▸ **EXERCISE BRIEF**
Reproduce every item below word for word, keeping each line unchanged.

● ● ● ● ●

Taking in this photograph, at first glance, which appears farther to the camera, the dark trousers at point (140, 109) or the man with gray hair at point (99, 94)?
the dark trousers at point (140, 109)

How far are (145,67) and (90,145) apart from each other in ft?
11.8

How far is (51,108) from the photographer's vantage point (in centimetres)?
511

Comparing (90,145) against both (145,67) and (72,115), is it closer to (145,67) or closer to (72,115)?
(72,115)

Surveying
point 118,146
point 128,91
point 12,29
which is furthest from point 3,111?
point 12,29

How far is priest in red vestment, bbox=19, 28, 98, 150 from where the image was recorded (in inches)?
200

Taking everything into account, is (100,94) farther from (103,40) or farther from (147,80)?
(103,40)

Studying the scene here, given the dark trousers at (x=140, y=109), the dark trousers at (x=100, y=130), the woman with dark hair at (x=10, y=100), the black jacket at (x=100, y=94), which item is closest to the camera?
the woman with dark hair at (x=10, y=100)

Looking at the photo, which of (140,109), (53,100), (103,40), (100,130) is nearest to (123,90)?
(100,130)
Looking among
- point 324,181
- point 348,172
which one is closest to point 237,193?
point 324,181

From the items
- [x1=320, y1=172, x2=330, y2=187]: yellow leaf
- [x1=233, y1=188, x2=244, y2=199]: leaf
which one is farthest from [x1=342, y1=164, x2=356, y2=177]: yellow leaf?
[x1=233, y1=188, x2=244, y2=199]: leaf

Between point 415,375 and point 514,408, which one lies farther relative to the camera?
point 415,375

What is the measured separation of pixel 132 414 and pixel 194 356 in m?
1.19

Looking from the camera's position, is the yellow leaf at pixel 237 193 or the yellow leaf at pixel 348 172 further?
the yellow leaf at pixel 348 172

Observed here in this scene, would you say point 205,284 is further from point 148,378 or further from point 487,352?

● ● ● ● ●

▸ **TASK ANSWER**
Taking in this photograph, at first glance, which appears farther to the camera, the dark trousers at point (140, 109) or the man with gray hair at point (99, 94)?
the dark trousers at point (140, 109)

How far are (145,67) and (90,145) apart from each other in ft?
11.8

How far is (51,108) from the photographer's vantage point (in centimetres)?
511

Comparing (90,145) against both (145,67) and (72,115), is it closer to (145,67) or closer to (72,115)?
(72,115)

Surveying
point 118,146
point 128,91
point 12,29
which is furthest from point 3,111?
point 12,29

How far is priest in red vestment, bbox=19, 28, 98, 150 from where the image was recorded (in inches)?
200

Taking everything into account, is (100,94) farther from (103,40) or farther from (147,80)?
(103,40)

Studying the scene here, given the dark trousers at (x=140, y=109), the dark trousers at (x=100, y=130), the woman with dark hair at (x=10, y=100), the black jacket at (x=100, y=94), which item is closest to the camera?
the woman with dark hair at (x=10, y=100)

Looking at the photo, which of (140,109), (53,100), (103,40), (100,130) is nearest to (123,90)?
(100,130)
Looking among
- point 324,181
- point 348,172
which one is closest to point 237,193?
point 324,181

From the items
- [x1=320, y1=172, x2=330, y2=187]: yellow leaf
- [x1=233, y1=188, x2=244, y2=199]: leaf
which one is farthest from [x1=342, y1=164, x2=356, y2=177]: yellow leaf?
[x1=233, y1=188, x2=244, y2=199]: leaf

Between point 415,375 and point 514,408, which one lies farther relative to the camera?
point 415,375

What is the measured separation of pixel 132 414 and pixel 194 356 in m?
1.19

Looking from the camera's position, is the yellow leaf at pixel 237 193 or the yellow leaf at pixel 348 172 further?
the yellow leaf at pixel 348 172

Observed here in this scene, would you say point 205,284 is further from point 148,378 or further from point 487,352?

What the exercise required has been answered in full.